**Supplied passage**:
╭──

Please resend the PM. I'm getting alot of PM's lately..(don't know why...)
so it could well be that I deleted it unread.

Ra.


----------



## Flakey (Aug 13, 2006)

for naming sake why dont we stick to XSA (xenon short arc) and Mh (metal hallide) although there are other high intensity discharge lamps such as high pressure sodium used in street lamps, for us flashaholics XSA and MH are the typicially used ones. If you ever look into a maxabeam i think you will agree that it has a Highly Intense light Discharge .....


----------



## nemul (Aug 19, 2006)

Ra said:


> Hi Orbit,
> 
> Please resend the PM. I'm getting alot of PM's lately..(don't know why...)
> so it could well be that I deleted it unread.
> ...



cause your the HID shizznit


----------



## LuxLuthor (Aug 19, 2006)

Eventually, I'll upgrade my 50W "BarnBurner Junior" to the 75W kit, but I can also see a real advantage to the throw of the MaxaBeam. It's so hard to justify what looks to be $2,000-2,500 price though. If I got one it would only be the light with the Li Ion battery pack, but I don't see prices for that minimum package anywhere.

╰──

**Requirement**:
Please check the three statements below against the forum thread above, answering yes or no for each and quoting the thread's deciding words. 1. Flakey proposes using the names XSA and MH for these lamps. 2. LuxLuthor has already upgraded the 50W "BarnBurner Junior" to the 75W kit. 3. Ra says the PM may have been deleted without being read.

**Study material**:
╭──

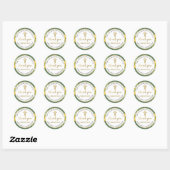 Sticker Rond Parties scintillant d'or Citron vert Merci religie (Feuille)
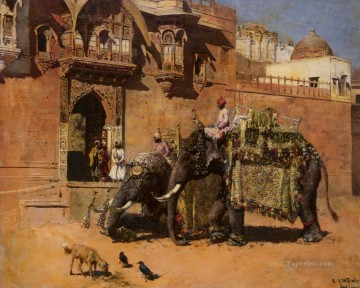 Edwin Lord Weeks elefantes en el palacio de Jodhpore. Pinturas al óleo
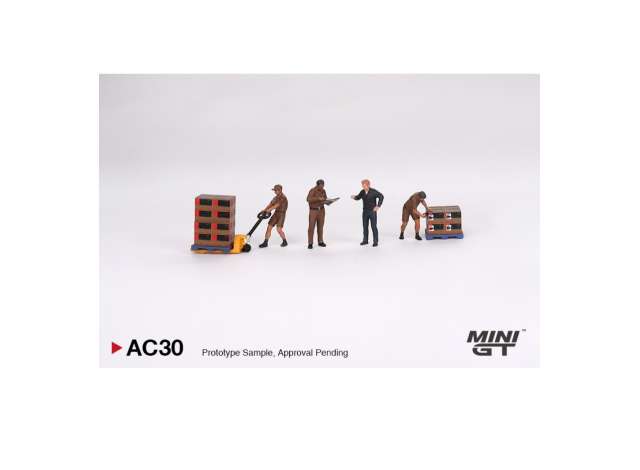 PRE-ORD3R Mini GT Modeliukas 1/64 UPS Europe & Workers figurine set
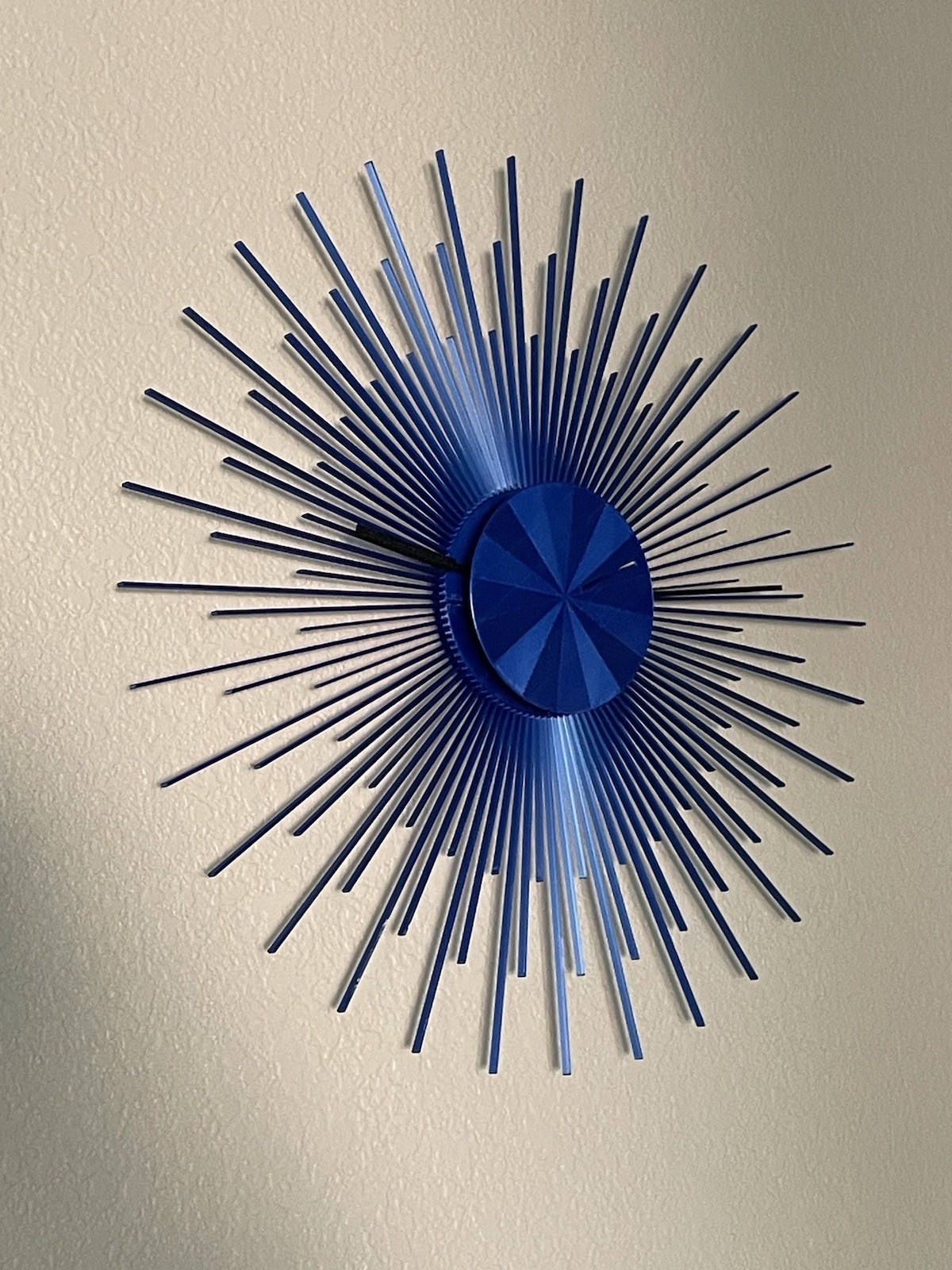Vintage Mid Century Modern Sunburst Clock – Navy Blue – Retro Starburst Style
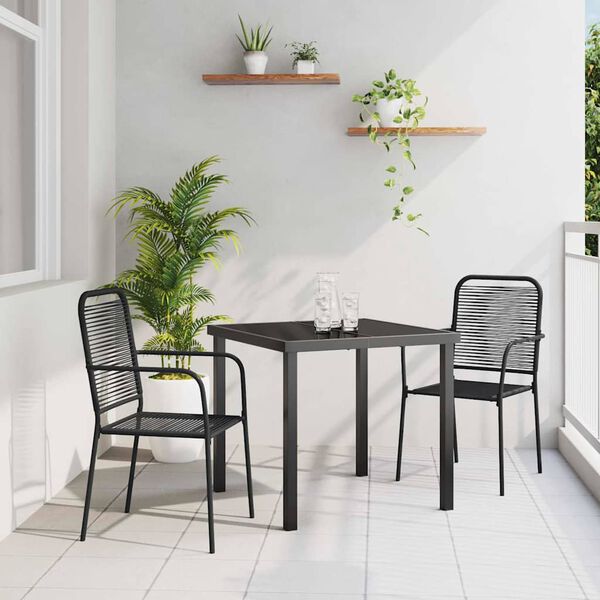 vidaXL Conjunto de Comedor de Jard&iacute;n 3 pcs Negro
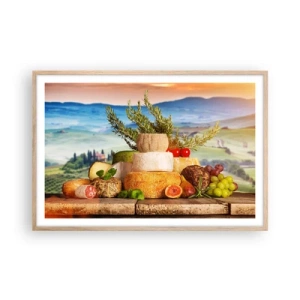 Póster en marco roble claro - La alegría de vivir italiana - 91x61 cm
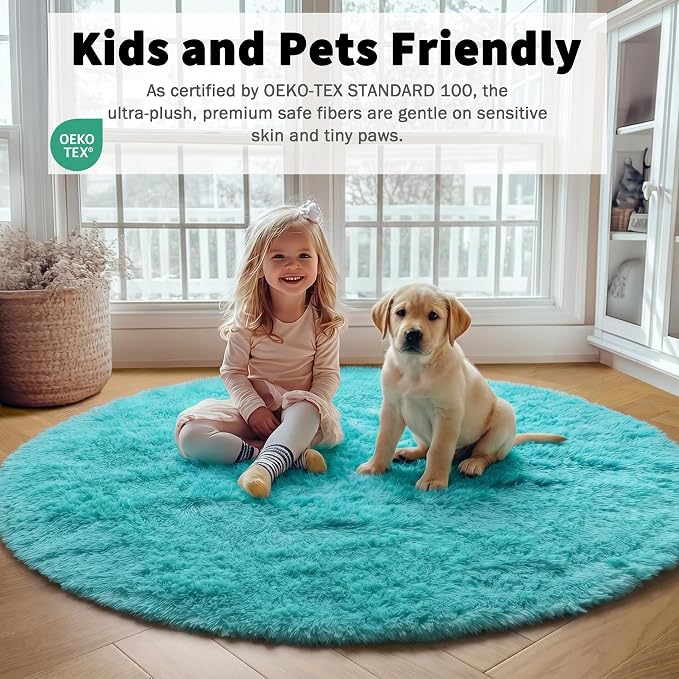 ONASAR Teal Blue Round Area Rug 4ft, Soft Fluffy Bedroom Bedside Floor Circle - Image 5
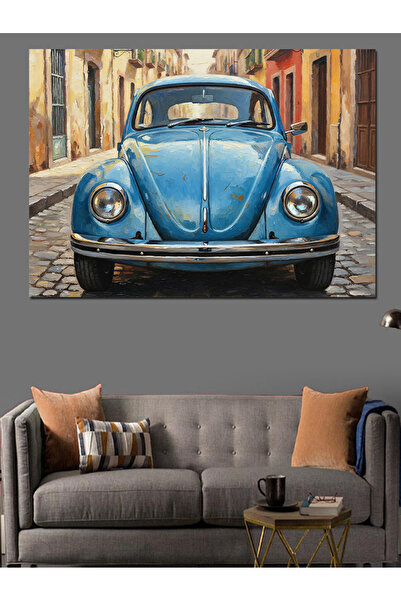 Artmeg Pânză decorativă Blue Vosvos cu mașină parcare pe stradă - Masă din le...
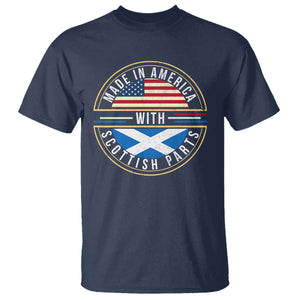 Scottish American T Shirt Made In America With Scottish Parts Scotland TS09 Navy Print Your Wear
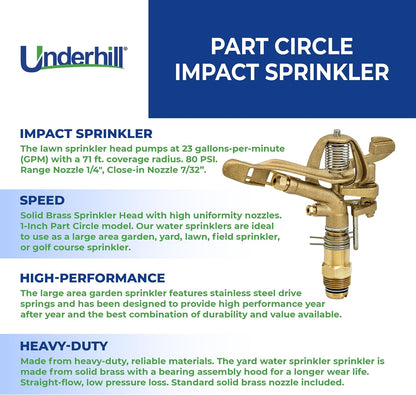 Rotating Brass Impact Sprinkler Head 360 Degree for Large Area, Lawn, Garden, Commercial Irrigation, 1-Inch Full Circle, 71-Foot, SI100F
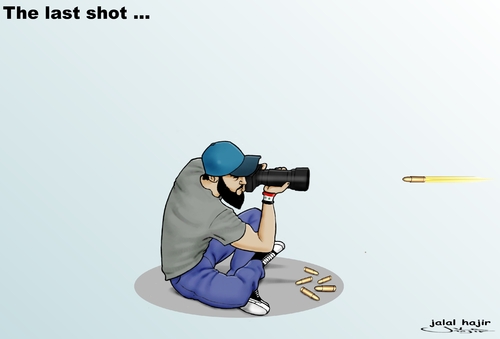 Cartoon: the last shot ... (medium) by jalal hajir tagged press,syria,terrorism,war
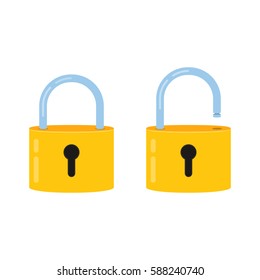Lock open and lock closed. Concept password, blocking, security. Icon for web and mobile application. Flat design style.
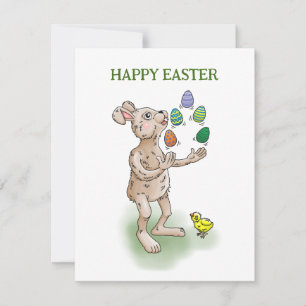 Juggling Easter Bunny Holiday Card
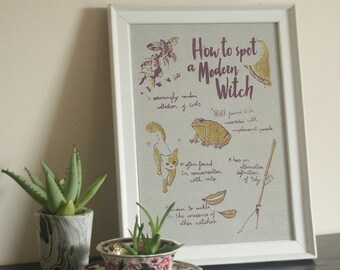 Limited Edition Modern Witch screen print A4
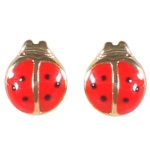 Boucles d'oreilles puces fantaisie coccinelle en métal doré et émail.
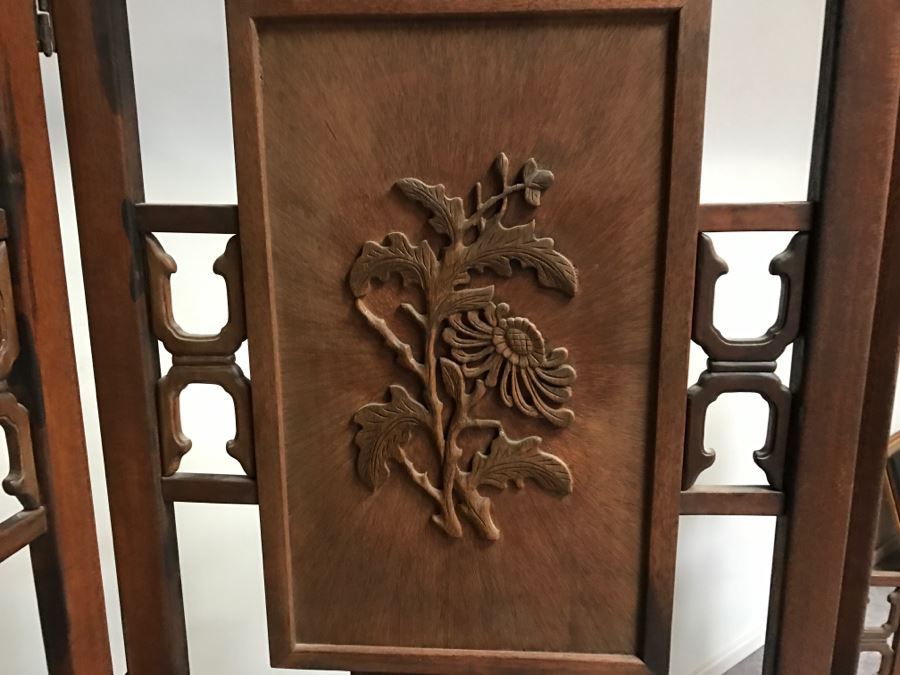 Stunning Heavy 4-Panel Carved Rosewood Screen With Floral Motif And Sunburst Patterns [Photo 19]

╰──

**Output**:
1. Yes: "for naming sake why dont we stick to XSA (xenon short arc) and Mh (metal hallide)"
2. No: "Eventually, I'll upgrade my 50W "BarnBurner Junior" to the 75W kit"
3. Yes: "so it could well be that I deleted it unread."